Unsolved
32 Posts
0
559
July 2nd, 2021 12:00
Poweredge R820 quad-Xeon only using 50% CPU
I have an R820 that I recently upgraded to 4 Xeon E5-4657L v2 CPUs, running Windows server 2016. I am attempting to run a multi-threaded batch-style application that is very CPU, RAM and IO-intensive. When running it on a dual-Xeon Precision I use 100% CPU and the jobs finish relatively quickly. When running individual jobs on this Poweredge, total CPU usage goes to 50% and never rises higher. Logical view shows half the logical processors at 100% and the other half at 0-5%. NUMA view shows two nodes at 0%, two at 100%. The job runs heavy IO against temp drives - I have tried a PCIe NVMe card as well as some RAID0 volumes using SAS disks, and a 128GB ram drive. The results are the same. If I run a second job in parallel, then all CPUs / Numa nodes / logical processors are at 100%. However, the two jobs combined are not much faster than when I run them individually.
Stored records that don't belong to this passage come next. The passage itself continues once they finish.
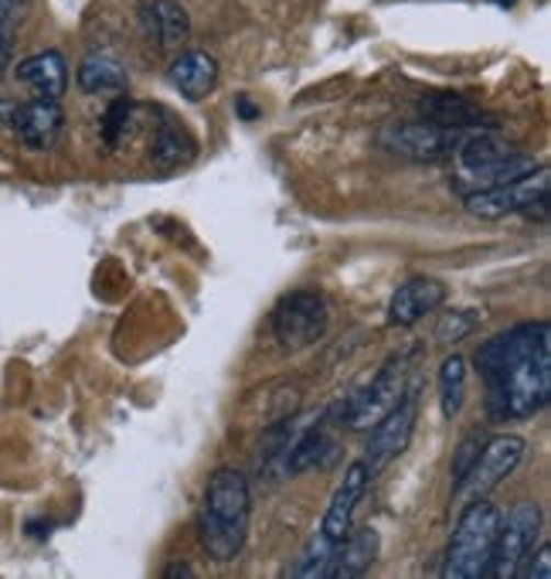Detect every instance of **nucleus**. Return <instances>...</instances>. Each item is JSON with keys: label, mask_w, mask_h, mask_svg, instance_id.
<instances>
[{"label": "nucleus", "mask_w": 551, "mask_h": 579, "mask_svg": "<svg viewBox=\"0 0 551 579\" xmlns=\"http://www.w3.org/2000/svg\"><path fill=\"white\" fill-rule=\"evenodd\" d=\"M476 368L487 382V409L494 420H528L551 396V327L528 321L476 348Z\"/></svg>", "instance_id": "1"}, {"label": "nucleus", "mask_w": 551, "mask_h": 579, "mask_svg": "<svg viewBox=\"0 0 551 579\" xmlns=\"http://www.w3.org/2000/svg\"><path fill=\"white\" fill-rule=\"evenodd\" d=\"M252 519V494L249 481L235 467H218L209 485H204V501L198 515L201 545L209 549L215 563H232L249 538Z\"/></svg>", "instance_id": "2"}, {"label": "nucleus", "mask_w": 551, "mask_h": 579, "mask_svg": "<svg viewBox=\"0 0 551 579\" xmlns=\"http://www.w3.org/2000/svg\"><path fill=\"white\" fill-rule=\"evenodd\" d=\"M501 528V508L487 498H473L453 528L450 549H446L442 576L446 579H480L491 569L494 542Z\"/></svg>", "instance_id": "3"}, {"label": "nucleus", "mask_w": 551, "mask_h": 579, "mask_svg": "<svg viewBox=\"0 0 551 579\" xmlns=\"http://www.w3.org/2000/svg\"><path fill=\"white\" fill-rule=\"evenodd\" d=\"M327 324H330V307L317 290H293L272 311L276 341L290 352L317 345L327 334Z\"/></svg>", "instance_id": "4"}, {"label": "nucleus", "mask_w": 551, "mask_h": 579, "mask_svg": "<svg viewBox=\"0 0 551 579\" xmlns=\"http://www.w3.org/2000/svg\"><path fill=\"white\" fill-rule=\"evenodd\" d=\"M408 355H392L382 368L374 371V379L351 396V402L344 405V423L351 430H371L382 416H389L392 409L402 402L405 375H408Z\"/></svg>", "instance_id": "5"}, {"label": "nucleus", "mask_w": 551, "mask_h": 579, "mask_svg": "<svg viewBox=\"0 0 551 579\" xmlns=\"http://www.w3.org/2000/svg\"><path fill=\"white\" fill-rule=\"evenodd\" d=\"M525 460V439L521 436H494L480 447L473 467L466 470V477L457 485V494L473 501V498H487L497 485H504V477H510L518 470V464Z\"/></svg>", "instance_id": "6"}, {"label": "nucleus", "mask_w": 551, "mask_h": 579, "mask_svg": "<svg viewBox=\"0 0 551 579\" xmlns=\"http://www.w3.org/2000/svg\"><path fill=\"white\" fill-rule=\"evenodd\" d=\"M538 528H541V508L531 504V501L514 504L507 515H501V528H497V542H494V556H491L487 576L510 579L514 572H518L521 559L531 553Z\"/></svg>", "instance_id": "7"}, {"label": "nucleus", "mask_w": 551, "mask_h": 579, "mask_svg": "<svg viewBox=\"0 0 551 579\" xmlns=\"http://www.w3.org/2000/svg\"><path fill=\"white\" fill-rule=\"evenodd\" d=\"M548 170L538 167L531 175L507 181V185H494V188H480L463 194L466 212L476 219H504V215H521L528 204H535L538 198L548 194Z\"/></svg>", "instance_id": "8"}, {"label": "nucleus", "mask_w": 551, "mask_h": 579, "mask_svg": "<svg viewBox=\"0 0 551 579\" xmlns=\"http://www.w3.org/2000/svg\"><path fill=\"white\" fill-rule=\"evenodd\" d=\"M466 130H446L436 123H392L382 130V144L408 160H442L453 157Z\"/></svg>", "instance_id": "9"}, {"label": "nucleus", "mask_w": 551, "mask_h": 579, "mask_svg": "<svg viewBox=\"0 0 551 579\" xmlns=\"http://www.w3.org/2000/svg\"><path fill=\"white\" fill-rule=\"evenodd\" d=\"M416 416H419V402H416V392L408 389L392 413L371 426V439L364 450V464H368L371 477L382 474L408 447L412 433H416Z\"/></svg>", "instance_id": "10"}, {"label": "nucleus", "mask_w": 551, "mask_h": 579, "mask_svg": "<svg viewBox=\"0 0 551 579\" xmlns=\"http://www.w3.org/2000/svg\"><path fill=\"white\" fill-rule=\"evenodd\" d=\"M368 485H371V470H368V464H364V460H355V464L348 467V474H344V481L337 485V491H334L327 511H324L321 535H324L327 542L337 545L344 535L351 532L355 508H358V501L364 498Z\"/></svg>", "instance_id": "11"}, {"label": "nucleus", "mask_w": 551, "mask_h": 579, "mask_svg": "<svg viewBox=\"0 0 551 579\" xmlns=\"http://www.w3.org/2000/svg\"><path fill=\"white\" fill-rule=\"evenodd\" d=\"M61 123H65V113L58 107V99H42V96L14 107V116H11L18 141L31 151L52 147L55 136L61 133Z\"/></svg>", "instance_id": "12"}, {"label": "nucleus", "mask_w": 551, "mask_h": 579, "mask_svg": "<svg viewBox=\"0 0 551 579\" xmlns=\"http://www.w3.org/2000/svg\"><path fill=\"white\" fill-rule=\"evenodd\" d=\"M442 300H446V287L439 280L416 277V280H408L395 290V297L389 303V321L398 324V327H412V324H419L426 314H432Z\"/></svg>", "instance_id": "13"}, {"label": "nucleus", "mask_w": 551, "mask_h": 579, "mask_svg": "<svg viewBox=\"0 0 551 579\" xmlns=\"http://www.w3.org/2000/svg\"><path fill=\"white\" fill-rule=\"evenodd\" d=\"M378 549H382V538H378L374 528H351L337 542V553L330 559V569L327 576L330 579H355V576H364L374 559H378Z\"/></svg>", "instance_id": "14"}, {"label": "nucleus", "mask_w": 551, "mask_h": 579, "mask_svg": "<svg viewBox=\"0 0 551 579\" xmlns=\"http://www.w3.org/2000/svg\"><path fill=\"white\" fill-rule=\"evenodd\" d=\"M170 82H175V89L184 99L198 102L215 89L218 62L209 52H184L181 58H175V65H170Z\"/></svg>", "instance_id": "15"}, {"label": "nucleus", "mask_w": 551, "mask_h": 579, "mask_svg": "<svg viewBox=\"0 0 551 579\" xmlns=\"http://www.w3.org/2000/svg\"><path fill=\"white\" fill-rule=\"evenodd\" d=\"M18 79L42 99H61L68 89V65L58 52H38L18 65Z\"/></svg>", "instance_id": "16"}, {"label": "nucleus", "mask_w": 551, "mask_h": 579, "mask_svg": "<svg viewBox=\"0 0 551 579\" xmlns=\"http://www.w3.org/2000/svg\"><path fill=\"white\" fill-rule=\"evenodd\" d=\"M144 27L160 48H178L191 34V18L178 0H150L144 8Z\"/></svg>", "instance_id": "17"}, {"label": "nucleus", "mask_w": 551, "mask_h": 579, "mask_svg": "<svg viewBox=\"0 0 551 579\" xmlns=\"http://www.w3.org/2000/svg\"><path fill=\"white\" fill-rule=\"evenodd\" d=\"M419 113L429 123L446 126V130H476V126H484V123H480V120H484L480 107H473L466 96H453V92H436V96L419 99Z\"/></svg>", "instance_id": "18"}, {"label": "nucleus", "mask_w": 551, "mask_h": 579, "mask_svg": "<svg viewBox=\"0 0 551 579\" xmlns=\"http://www.w3.org/2000/svg\"><path fill=\"white\" fill-rule=\"evenodd\" d=\"M79 89L82 92H123L126 89V65L110 52H92L79 65Z\"/></svg>", "instance_id": "19"}, {"label": "nucleus", "mask_w": 551, "mask_h": 579, "mask_svg": "<svg viewBox=\"0 0 551 579\" xmlns=\"http://www.w3.org/2000/svg\"><path fill=\"white\" fill-rule=\"evenodd\" d=\"M334 436L327 433V430H306L293 447L286 450V460H283V470L286 474H303V470H310V467H321V464H327L330 457H334Z\"/></svg>", "instance_id": "20"}, {"label": "nucleus", "mask_w": 551, "mask_h": 579, "mask_svg": "<svg viewBox=\"0 0 551 579\" xmlns=\"http://www.w3.org/2000/svg\"><path fill=\"white\" fill-rule=\"evenodd\" d=\"M466 396V361L460 355H450L439 365V409L446 420L460 416Z\"/></svg>", "instance_id": "21"}, {"label": "nucleus", "mask_w": 551, "mask_h": 579, "mask_svg": "<svg viewBox=\"0 0 551 579\" xmlns=\"http://www.w3.org/2000/svg\"><path fill=\"white\" fill-rule=\"evenodd\" d=\"M191 154H194V141H191V136L184 130H178V126L164 123L160 133H157V141H154L150 160L167 170V167H178V164L191 160Z\"/></svg>", "instance_id": "22"}, {"label": "nucleus", "mask_w": 551, "mask_h": 579, "mask_svg": "<svg viewBox=\"0 0 551 579\" xmlns=\"http://www.w3.org/2000/svg\"><path fill=\"white\" fill-rule=\"evenodd\" d=\"M334 553H337V545L334 542H327L321 532L310 538V545H306V553L300 556V563L293 566V576H300V579H314V576H327V569H330V559H334Z\"/></svg>", "instance_id": "23"}, {"label": "nucleus", "mask_w": 551, "mask_h": 579, "mask_svg": "<svg viewBox=\"0 0 551 579\" xmlns=\"http://www.w3.org/2000/svg\"><path fill=\"white\" fill-rule=\"evenodd\" d=\"M476 314L473 311H457V314H446L436 327V341L439 345H457V341H463L473 327H476Z\"/></svg>", "instance_id": "24"}, {"label": "nucleus", "mask_w": 551, "mask_h": 579, "mask_svg": "<svg viewBox=\"0 0 551 579\" xmlns=\"http://www.w3.org/2000/svg\"><path fill=\"white\" fill-rule=\"evenodd\" d=\"M514 576H521V579H551V545L541 542L535 556L528 553L521 559V566H518V572H514Z\"/></svg>", "instance_id": "25"}, {"label": "nucleus", "mask_w": 551, "mask_h": 579, "mask_svg": "<svg viewBox=\"0 0 551 579\" xmlns=\"http://www.w3.org/2000/svg\"><path fill=\"white\" fill-rule=\"evenodd\" d=\"M27 11V0H0V45H11L14 27Z\"/></svg>", "instance_id": "26"}, {"label": "nucleus", "mask_w": 551, "mask_h": 579, "mask_svg": "<svg viewBox=\"0 0 551 579\" xmlns=\"http://www.w3.org/2000/svg\"><path fill=\"white\" fill-rule=\"evenodd\" d=\"M130 123V99H116L110 113H106V126H102V136H106V144H116L120 133L126 130Z\"/></svg>", "instance_id": "27"}, {"label": "nucleus", "mask_w": 551, "mask_h": 579, "mask_svg": "<svg viewBox=\"0 0 551 579\" xmlns=\"http://www.w3.org/2000/svg\"><path fill=\"white\" fill-rule=\"evenodd\" d=\"M476 454H480V439H476V436H466V439L460 443V450H457V460H453V488L466 477V470L473 467Z\"/></svg>", "instance_id": "28"}, {"label": "nucleus", "mask_w": 551, "mask_h": 579, "mask_svg": "<svg viewBox=\"0 0 551 579\" xmlns=\"http://www.w3.org/2000/svg\"><path fill=\"white\" fill-rule=\"evenodd\" d=\"M11 116H14V102L11 99H0V126L11 123Z\"/></svg>", "instance_id": "29"}, {"label": "nucleus", "mask_w": 551, "mask_h": 579, "mask_svg": "<svg viewBox=\"0 0 551 579\" xmlns=\"http://www.w3.org/2000/svg\"><path fill=\"white\" fill-rule=\"evenodd\" d=\"M8 62H11V45H0V79H4Z\"/></svg>", "instance_id": "30"}, {"label": "nucleus", "mask_w": 551, "mask_h": 579, "mask_svg": "<svg viewBox=\"0 0 551 579\" xmlns=\"http://www.w3.org/2000/svg\"><path fill=\"white\" fill-rule=\"evenodd\" d=\"M167 576H194V569L184 566V563L181 566H167Z\"/></svg>", "instance_id": "31"}, {"label": "nucleus", "mask_w": 551, "mask_h": 579, "mask_svg": "<svg viewBox=\"0 0 551 579\" xmlns=\"http://www.w3.org/2000/svg\"><path fill=\"white\" fill-rule=\"evenodd\" d=\"M238 110H243V116H256V110L249 107V102H246V99H238Z\"/></svg>", "instance_id": "32"}]
</instances>
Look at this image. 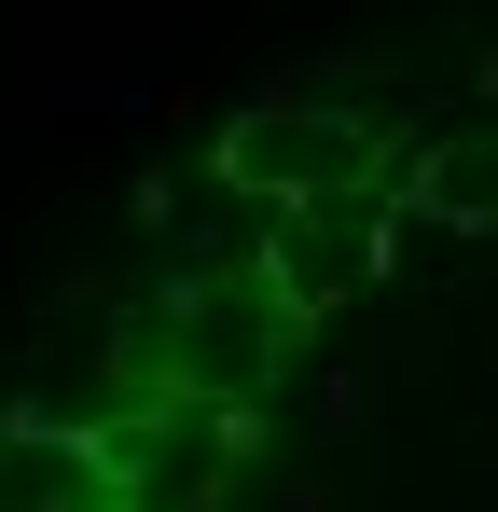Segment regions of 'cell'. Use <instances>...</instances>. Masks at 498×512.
<instances>
[{
	"label": "cell",
	"instance_id": "6da1fadb",
	"mask_svg": "<svg viewBox=\"0 0 498 512\" xmlns=\"http://www.w3.org/2000/svg\"><path fill=\"white\" fill-rule=\"evenodd\" d=\"M0 512H139V471H125V443H97V429H0Z\"/></svg>",
	"mask_w": 498,
	"mask_h": 512
}]
</instances>
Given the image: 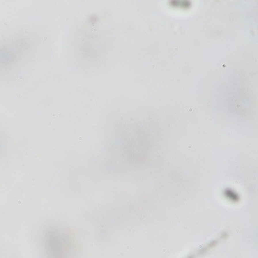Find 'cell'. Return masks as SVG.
Here are the masks:
<instances>
[{
    "label": "cell",
    "instance_id": "cell-1",
    "mask_svg": "<svg viewBox=\"0 0 258 258\" xmlns=\"http://www.w3.org/2000/svg\"><path fill=\"white\" fill-rule=\"evenodd\" d=\"M25 38H15L0 44V72H6L22 60L30 48Z\"/></svg>",
    "mask_w": 258,
    "mask_h": 258
}]
</instances>
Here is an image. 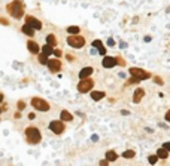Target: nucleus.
Wrapping results in <instances>:
<instances>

I took a look at the technical documentation here and here and noticed that CPUs 3 and 4 don't have direct access to any devices; they appear to all go through "High speed Xcede connectors", then another CPU, then the hardware. Am I stuck at 50% CPU because of this hardware layout? It would appear that the OS is smart enough to send the jobs to the two fastest CPUs first and ignoring the other two because the data would have to traverse the first CPUs twice. Does this sound like a fair assumption, and can anything be done? I could throw more memory at the system and run two ram disks, one per channel, but would that matter or would it still bottleneck against the "host" CPUs? Alternatively I could try different PCIe slots for my NVMe and/or RAID cards if that would make any difference, but I'm not smart enough to figure out the best path forward. Does anyone have any recommendations on how to get more performance from this system?